President-elect Mauricio Macri’s promises to revitalize Argentina’s sagging economy with free-market reforms and improve strained relations with the United States resonated with voters, carrying him to a historic win that ended 12 years of often-conflictive rule by President Cristina Fernandez and her late husband.
But when the business-friendly opposition candidate takes office Dec. 10, he will inherit a country with around 30 percent inflation, near-zero economic growth and entrenched government social spending that private economists warn is not sustainable. He also lacks majorities in either chamber of Congress to pass his deep reforms.
“Macri will begin his mandate in a difficult political position,” wrote Daniel Kerner from the Eurasia Group, a political risk consultancy. “He will have to make difficult economic adjustments and face serious political constraints.”
With 98 percent of the vote counted from Sunday’s election, Macri had 51.5 percent support compared to 48.5 percent for ruling party candidate Daniel Scioli, Fernandez’s hand-chosen successor. Scioli conceded defeat and Macri claimed victory.
“Today is a historic day,” Macri crowed while his supporters celebrated. “It’s the changing of an era.”
The era he hopes to end is that of Fernandez and her late husband and predecessor Nestor Kirchner who rewrote Argentina’s social contract and dominated the nation’s political scene with a mix of patronage, charisma and withering attacks on opponents. Fernandez battled international creditors, had strained relations with Washington and allied her country with late Venezuelan President Hugo Chavez and his successor Nicolas Maduro.
During the election campaign, Macri vowed he would listen more and talk less than Fernandez.
Addressing thousands of supporters late Sunday, Macri said his presidency would not be about “revenge” or “settling scores,” but rather helping the country progress.

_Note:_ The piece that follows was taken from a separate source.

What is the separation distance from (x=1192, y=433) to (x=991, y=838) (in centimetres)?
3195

“I feel so happy because today we put an end to the mafia” of ruling party rule, said Felisa Sanchez, a Macri supporter waving an Argentine flag. “They claimed to be Robin Hood helping the poor with social welfare plans when the poor are really helped with jobs and education.”
But fulfilling his campaign promises may prove difficult.
Macri, 56, has pledged to lift unpopular controls on the purchase of U.S. dollars and thus eliminate a booming black market for currency exchange. Doing that would likely lead to a sharp devaluation of the Argentine peso. With foreign reserves around $26 billion, low for such a large economy, the government would desperately need an immediate infusion of dollars.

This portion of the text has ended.